§ PROBLEM 1:
Answer these questions from the text about Jonathan Leakey:
(a) Where did Jonathan find the fossil remains of a Homo habilis child?
(b) In what year did he establish the Nairobi Snake Park?
(c) For how many days was the snake handler jailed after the authorities confiscated his snake collection?
§ PROBLEM 2: Reproduce part of the text about Jonathan Leakey, swapping "snakes" for "reptiles". Begin at the words "But it was not" and stop after "in the 1970s.".

§ EXTRACT PROVIDED:
However, Jonathan did have a brief stint in fossil finding. At the age of 20, in 1960, Jonathan found the fossil remains of a 10-year-old child of a Homo habilis in Olduvai Gorge, Tanzania, and which was nicknamed “Jonny’s child.”

But it was not enough to interest young Jonathan. In an interview, he said that there were enough family members in palaeontology and since he had always liked snakes, he decided to see if he could do something with them.

He established the Nairobi Snake Park in 1961 and served as its first curator. He then set up his own snake farm in Baringo in the 1970s.

Run in with the law

“In 1990, my father started working for Jonathan Leakey,” recounts young Ewoi. “He got interested in snakes, catching them for Jonathan. When my father retired in 2001, he then opened his own snake farm in Baringo.”

But by then, Leakey had shut down his snake farm to concentrate on other business ventures. “He was always trying new ventures,” chimed in my host, Dr Bonnie Dunbar of Ol Kokwe island on Lake Baringo. “He tried fish farming, growing water melons and spirulina for export and so much more in this harsh environment. He knew a lot.”

According to young Ewoi, Leakey transferred his snake farm licence to his father, and it was valid for another 15 years. Unfortunately, according to Ewoi, in 2003, the authorities confiscated his father’s snake collection and took them to the new snake park, citing that the seasoned snake handler was operating illegally, and even jailed him for nine days.

Standing at the fresh grave of the legendary snake handler Ewoi, marked with a simple cross, his son says, “My father was the best snake handler around. We are very upset because we are the ones who know how to catch and handle snakes, yet we are ignored. The snakes at the snake park are not properly handled and are in poorly designed cages. Right now in Baringo, there are no snake handlers.”

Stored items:
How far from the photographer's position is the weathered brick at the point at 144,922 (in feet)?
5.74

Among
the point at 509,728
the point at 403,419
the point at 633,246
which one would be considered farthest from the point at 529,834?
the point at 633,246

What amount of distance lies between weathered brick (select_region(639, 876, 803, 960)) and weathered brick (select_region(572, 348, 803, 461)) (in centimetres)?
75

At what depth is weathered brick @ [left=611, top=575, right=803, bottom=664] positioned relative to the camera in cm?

§ WRITTEN ANSWER 1:
(a) Olduvai Gorge, Tanzania
(b) 1961
(c) Nine days

§ WRITTEN ANSWER 2:
But it was not enough to interest young Jonathan. In an interview, he said that there were enough family members in palaeontology and since he had always liked reptiles, he decided to see if he could do something with them.

He established the Nairobi Snake Park in 1961 and served as its first curator. He then set up his own snake farm in Baringo in the 1970s.